CQ Ranking : 33e avec 1.614 points.
PCS Ranking : 26e avec 1.046 points.
8 victoires
5 courses UCI, 2 kermesses, 1 critérium UCI : Tour du Limbourg (Wout Van Aert), Ride Bruges (Wout Van Aert), G.P. Cerami (Wout Van Aert), Rad am Ring (Huub Duyn), G.P. Jef Scherens (Timothy Dupont).
Kermesses : Desselgem (Timothy Dupont), Grammont (Dries De Bondt). Critérium : Oostrozebeke (Timothy Dupont). Podiums : 14 (4 hors UCI). Top 10 : 38 (8 hors UCI).
Meilleurs coureurs classement UCI
84. Wout Van Aert 696 pts 130. Timothy Dupont 503 pts 169. Huub Duijn (P-B) 397 pts 519. Tim Merlier 144 pts 710. Arjen Livyns 95 pts 716. Stijn Devolder 94 pts 995. Dries De Bondt 55 pts 1115. Aidis Kruopis (Lit) 44 pts 1174. Lennert Teugels 40 pts 1469. Gaëtan Bille 29 pts
L'image : "Je retiens mes coureurs pesant sur la course"
"Le moment que je retiens de cette première saison ? La Coupe Sels, c’était l’été, la période où on marchait bien, où mes coureurs pesaient sur les courses", dit Nick Nuyens. "Dans la finale, il y a eu un groupe de tête de sept ou huit coureurs avec quatre gars de chez nous. Malheureusement, Stijn a crevé, il y a eu des chutes et Wout a été repris à 50 mètres du but. Il termine deuxième. En Allemagne aussi, le jour où Huub Duyn gagne, nous avions trois coureurs sur les quatre échappés (NdlR : en plus du Néerlandais, il y avait Devolder et Van Aert) . Stijn a tout roulé en tête pour les deux autres; il s’est sacrifié pour qu’on gagne alors qu’avec son palmarès, il aurait pu revendiquer la victoire."
Le noyau 2018
Arrivent (6)
Sean De Bie (Lotto - Soudal), Senne Leysen (néo-pro), Stijn Steels (Sport Vlaanderen - Baloise), David Tanner (Aus/Élite 2), Zico Waeytens (Sunweb) et, plus que vraisemblablement, Mathias De Witte (Cibel - Cebon).
Restent (10)
Dries De Bondt, Stijn Devolder, Huub Duyn (P-B), Stan Godrie (P-B), Michael Goolaerts, Jappe Jaspers, Aidis Kruopis (Lit), Tim Merlier, Wout Van Aert, Elias Van Breussegem.
Incertain (1)
Arjen Livyns.
Partent (6)
Gaëtan Bille, Sander Cordeel, Timothy Dupont (Wanty - Groupe Gobert), Christophe Prémont (arrête), Stef Van Zummeren, Otto Vergaerde.
NOTRE AVIS : Après des débuts chaotiques et hésitants, l’équipe Vérandas Willems-Crélan s’est bien reprise dans la deuxième partie de saison.
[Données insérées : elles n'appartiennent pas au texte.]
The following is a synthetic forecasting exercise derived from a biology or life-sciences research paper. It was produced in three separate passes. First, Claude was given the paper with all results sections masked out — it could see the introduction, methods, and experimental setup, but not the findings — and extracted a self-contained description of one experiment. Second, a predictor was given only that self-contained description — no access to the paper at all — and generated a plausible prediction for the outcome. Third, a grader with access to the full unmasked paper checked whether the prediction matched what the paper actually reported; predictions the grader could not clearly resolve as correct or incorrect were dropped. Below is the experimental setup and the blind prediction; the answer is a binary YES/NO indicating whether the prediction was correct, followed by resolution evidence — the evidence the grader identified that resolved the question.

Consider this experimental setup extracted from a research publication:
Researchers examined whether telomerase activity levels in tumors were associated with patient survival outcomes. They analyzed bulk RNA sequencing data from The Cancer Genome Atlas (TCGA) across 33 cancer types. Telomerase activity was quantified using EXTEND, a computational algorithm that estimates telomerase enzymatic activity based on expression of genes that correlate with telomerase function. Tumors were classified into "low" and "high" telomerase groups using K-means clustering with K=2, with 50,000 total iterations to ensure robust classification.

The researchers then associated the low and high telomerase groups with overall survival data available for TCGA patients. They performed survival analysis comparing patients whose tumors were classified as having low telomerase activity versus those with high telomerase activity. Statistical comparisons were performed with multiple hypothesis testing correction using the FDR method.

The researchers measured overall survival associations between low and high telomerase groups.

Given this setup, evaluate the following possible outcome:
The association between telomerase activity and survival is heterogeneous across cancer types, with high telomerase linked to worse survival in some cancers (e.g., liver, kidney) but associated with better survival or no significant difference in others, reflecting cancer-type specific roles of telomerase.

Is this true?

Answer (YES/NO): NO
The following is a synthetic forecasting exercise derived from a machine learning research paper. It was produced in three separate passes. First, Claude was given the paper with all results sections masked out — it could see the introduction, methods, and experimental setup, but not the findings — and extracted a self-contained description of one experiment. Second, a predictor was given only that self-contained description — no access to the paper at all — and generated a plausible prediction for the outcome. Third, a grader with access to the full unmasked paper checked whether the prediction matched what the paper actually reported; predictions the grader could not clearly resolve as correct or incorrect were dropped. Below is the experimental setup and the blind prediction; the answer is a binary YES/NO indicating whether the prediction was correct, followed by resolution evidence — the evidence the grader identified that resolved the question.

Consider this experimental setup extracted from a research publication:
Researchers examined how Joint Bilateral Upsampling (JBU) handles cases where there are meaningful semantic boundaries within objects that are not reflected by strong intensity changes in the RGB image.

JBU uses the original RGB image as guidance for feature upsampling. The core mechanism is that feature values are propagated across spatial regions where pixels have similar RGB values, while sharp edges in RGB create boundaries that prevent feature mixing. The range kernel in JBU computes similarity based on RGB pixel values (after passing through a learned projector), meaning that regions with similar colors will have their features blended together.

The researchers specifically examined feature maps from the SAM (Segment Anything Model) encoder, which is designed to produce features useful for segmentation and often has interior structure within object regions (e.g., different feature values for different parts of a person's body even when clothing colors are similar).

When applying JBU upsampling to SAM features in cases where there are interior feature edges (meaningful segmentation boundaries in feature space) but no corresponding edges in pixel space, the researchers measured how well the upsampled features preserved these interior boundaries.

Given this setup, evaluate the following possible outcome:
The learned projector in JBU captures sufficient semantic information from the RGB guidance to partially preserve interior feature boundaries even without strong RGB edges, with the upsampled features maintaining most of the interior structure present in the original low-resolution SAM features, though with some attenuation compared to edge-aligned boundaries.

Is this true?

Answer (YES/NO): NO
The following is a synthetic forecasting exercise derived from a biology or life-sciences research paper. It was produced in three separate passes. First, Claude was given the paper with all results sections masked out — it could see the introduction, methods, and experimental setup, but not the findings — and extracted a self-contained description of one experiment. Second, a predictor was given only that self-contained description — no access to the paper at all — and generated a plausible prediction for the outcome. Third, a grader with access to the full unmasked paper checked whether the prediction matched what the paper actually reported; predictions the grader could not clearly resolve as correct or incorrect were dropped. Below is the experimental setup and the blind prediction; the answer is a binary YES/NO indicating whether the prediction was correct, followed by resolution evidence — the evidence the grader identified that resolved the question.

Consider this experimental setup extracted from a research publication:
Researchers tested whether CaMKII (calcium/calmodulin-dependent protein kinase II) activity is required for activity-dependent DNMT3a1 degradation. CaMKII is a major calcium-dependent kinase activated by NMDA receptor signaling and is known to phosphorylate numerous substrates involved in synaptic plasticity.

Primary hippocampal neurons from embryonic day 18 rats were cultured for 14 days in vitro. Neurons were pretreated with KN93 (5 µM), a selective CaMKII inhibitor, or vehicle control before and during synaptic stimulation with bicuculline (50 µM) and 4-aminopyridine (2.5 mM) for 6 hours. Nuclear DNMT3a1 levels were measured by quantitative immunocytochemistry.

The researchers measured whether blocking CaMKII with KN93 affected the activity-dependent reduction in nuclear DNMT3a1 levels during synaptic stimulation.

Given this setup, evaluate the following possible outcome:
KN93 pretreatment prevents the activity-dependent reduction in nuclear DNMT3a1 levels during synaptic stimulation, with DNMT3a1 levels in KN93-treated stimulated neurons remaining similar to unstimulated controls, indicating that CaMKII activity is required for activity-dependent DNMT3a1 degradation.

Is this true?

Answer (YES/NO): YES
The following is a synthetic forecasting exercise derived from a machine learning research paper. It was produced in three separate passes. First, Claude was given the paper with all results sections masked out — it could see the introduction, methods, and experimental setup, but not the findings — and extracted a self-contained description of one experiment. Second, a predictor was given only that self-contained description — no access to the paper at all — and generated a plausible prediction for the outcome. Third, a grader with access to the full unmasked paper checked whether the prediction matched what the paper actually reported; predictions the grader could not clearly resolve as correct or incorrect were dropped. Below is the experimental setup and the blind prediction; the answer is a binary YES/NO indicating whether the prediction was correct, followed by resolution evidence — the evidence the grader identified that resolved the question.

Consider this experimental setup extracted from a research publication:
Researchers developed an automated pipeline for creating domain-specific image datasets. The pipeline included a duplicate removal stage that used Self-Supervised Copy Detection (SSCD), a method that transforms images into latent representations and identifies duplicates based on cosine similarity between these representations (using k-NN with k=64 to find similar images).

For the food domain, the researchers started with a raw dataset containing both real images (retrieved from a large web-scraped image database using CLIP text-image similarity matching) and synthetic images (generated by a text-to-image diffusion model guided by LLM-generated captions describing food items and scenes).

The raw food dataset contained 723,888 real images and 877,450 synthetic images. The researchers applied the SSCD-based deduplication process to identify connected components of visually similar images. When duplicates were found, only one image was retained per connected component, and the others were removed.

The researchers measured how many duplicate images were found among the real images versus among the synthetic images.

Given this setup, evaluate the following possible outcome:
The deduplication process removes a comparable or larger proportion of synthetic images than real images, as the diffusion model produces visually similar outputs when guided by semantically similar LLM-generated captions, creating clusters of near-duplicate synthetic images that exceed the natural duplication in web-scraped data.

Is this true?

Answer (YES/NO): NO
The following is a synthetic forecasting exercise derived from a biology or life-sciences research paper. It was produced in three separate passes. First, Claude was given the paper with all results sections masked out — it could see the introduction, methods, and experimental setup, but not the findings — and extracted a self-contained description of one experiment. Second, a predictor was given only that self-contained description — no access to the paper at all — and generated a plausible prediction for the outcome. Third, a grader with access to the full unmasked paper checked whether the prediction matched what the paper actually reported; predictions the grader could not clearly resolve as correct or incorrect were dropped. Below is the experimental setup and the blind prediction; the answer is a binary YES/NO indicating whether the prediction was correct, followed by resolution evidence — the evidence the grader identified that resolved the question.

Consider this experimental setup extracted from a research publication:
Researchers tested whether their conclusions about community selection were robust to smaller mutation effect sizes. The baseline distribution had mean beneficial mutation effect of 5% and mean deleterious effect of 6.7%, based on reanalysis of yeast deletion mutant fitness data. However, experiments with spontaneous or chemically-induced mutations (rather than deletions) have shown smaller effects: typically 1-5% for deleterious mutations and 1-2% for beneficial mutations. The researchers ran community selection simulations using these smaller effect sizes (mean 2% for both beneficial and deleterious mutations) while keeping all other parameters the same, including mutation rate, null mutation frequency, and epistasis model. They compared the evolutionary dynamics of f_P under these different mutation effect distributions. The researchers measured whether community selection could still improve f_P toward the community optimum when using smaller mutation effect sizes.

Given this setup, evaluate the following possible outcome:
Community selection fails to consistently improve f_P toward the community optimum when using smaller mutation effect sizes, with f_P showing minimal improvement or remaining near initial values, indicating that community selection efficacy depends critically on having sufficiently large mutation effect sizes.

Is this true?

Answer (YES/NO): NO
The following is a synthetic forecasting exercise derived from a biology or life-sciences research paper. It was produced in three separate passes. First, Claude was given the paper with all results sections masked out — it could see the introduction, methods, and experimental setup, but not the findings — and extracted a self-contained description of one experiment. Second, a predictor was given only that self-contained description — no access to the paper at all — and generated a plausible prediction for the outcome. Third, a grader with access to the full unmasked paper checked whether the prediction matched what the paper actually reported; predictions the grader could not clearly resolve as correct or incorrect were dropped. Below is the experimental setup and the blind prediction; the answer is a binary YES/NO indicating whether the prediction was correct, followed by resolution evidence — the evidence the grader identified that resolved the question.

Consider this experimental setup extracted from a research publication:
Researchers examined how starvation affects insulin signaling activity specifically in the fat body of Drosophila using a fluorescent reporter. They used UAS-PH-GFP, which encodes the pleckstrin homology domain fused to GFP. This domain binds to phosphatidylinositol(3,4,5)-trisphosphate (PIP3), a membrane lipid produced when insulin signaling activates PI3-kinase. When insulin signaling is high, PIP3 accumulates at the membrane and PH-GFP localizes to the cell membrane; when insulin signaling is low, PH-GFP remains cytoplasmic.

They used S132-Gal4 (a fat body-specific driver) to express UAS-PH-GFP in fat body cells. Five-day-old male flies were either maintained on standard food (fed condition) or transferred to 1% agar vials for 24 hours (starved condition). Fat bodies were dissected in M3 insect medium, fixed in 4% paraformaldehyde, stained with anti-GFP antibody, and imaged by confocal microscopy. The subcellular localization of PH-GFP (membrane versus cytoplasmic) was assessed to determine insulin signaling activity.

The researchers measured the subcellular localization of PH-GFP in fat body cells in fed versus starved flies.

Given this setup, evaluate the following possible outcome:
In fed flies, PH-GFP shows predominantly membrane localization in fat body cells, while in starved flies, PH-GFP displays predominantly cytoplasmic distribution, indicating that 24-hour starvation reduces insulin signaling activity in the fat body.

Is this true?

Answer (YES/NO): YES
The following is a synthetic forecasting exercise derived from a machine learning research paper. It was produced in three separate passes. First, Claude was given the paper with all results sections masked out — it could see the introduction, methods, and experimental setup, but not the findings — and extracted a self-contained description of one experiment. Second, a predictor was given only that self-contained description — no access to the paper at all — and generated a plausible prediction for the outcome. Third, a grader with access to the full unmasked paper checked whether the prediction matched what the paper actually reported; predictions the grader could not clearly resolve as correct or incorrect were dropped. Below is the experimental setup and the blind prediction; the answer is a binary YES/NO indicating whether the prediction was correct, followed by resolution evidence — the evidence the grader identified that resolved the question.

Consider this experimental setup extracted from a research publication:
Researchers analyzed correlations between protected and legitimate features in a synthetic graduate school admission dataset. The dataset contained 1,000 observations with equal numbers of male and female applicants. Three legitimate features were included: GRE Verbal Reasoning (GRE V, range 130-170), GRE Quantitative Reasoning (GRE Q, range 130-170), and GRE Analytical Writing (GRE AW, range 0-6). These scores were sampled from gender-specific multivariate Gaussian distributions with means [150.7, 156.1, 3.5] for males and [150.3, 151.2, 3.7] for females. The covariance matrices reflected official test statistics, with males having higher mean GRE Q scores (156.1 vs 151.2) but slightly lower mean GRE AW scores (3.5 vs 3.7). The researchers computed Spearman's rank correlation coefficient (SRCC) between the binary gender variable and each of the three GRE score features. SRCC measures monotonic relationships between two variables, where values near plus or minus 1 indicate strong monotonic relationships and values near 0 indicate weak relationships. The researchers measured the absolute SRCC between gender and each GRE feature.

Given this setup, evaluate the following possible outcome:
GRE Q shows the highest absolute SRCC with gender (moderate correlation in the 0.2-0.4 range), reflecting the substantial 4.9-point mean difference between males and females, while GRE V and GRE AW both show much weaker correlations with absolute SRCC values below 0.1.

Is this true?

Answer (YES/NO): NO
Pour 2018, qui verra les vrais débuts de Wout Van Aert dans les classiques du printemps, même si elle a perdu Dupont qui ne s’est jamais entendu avec ses dirigeants, elle s’est renforcée avec deux espoirs talentueux qui ont le niveau WorldTour, De Bie et Waeytens, deux coureurs de grande expérience, Steels et Tanner, et deux jeunes prometteurs, Leysen et De Witte.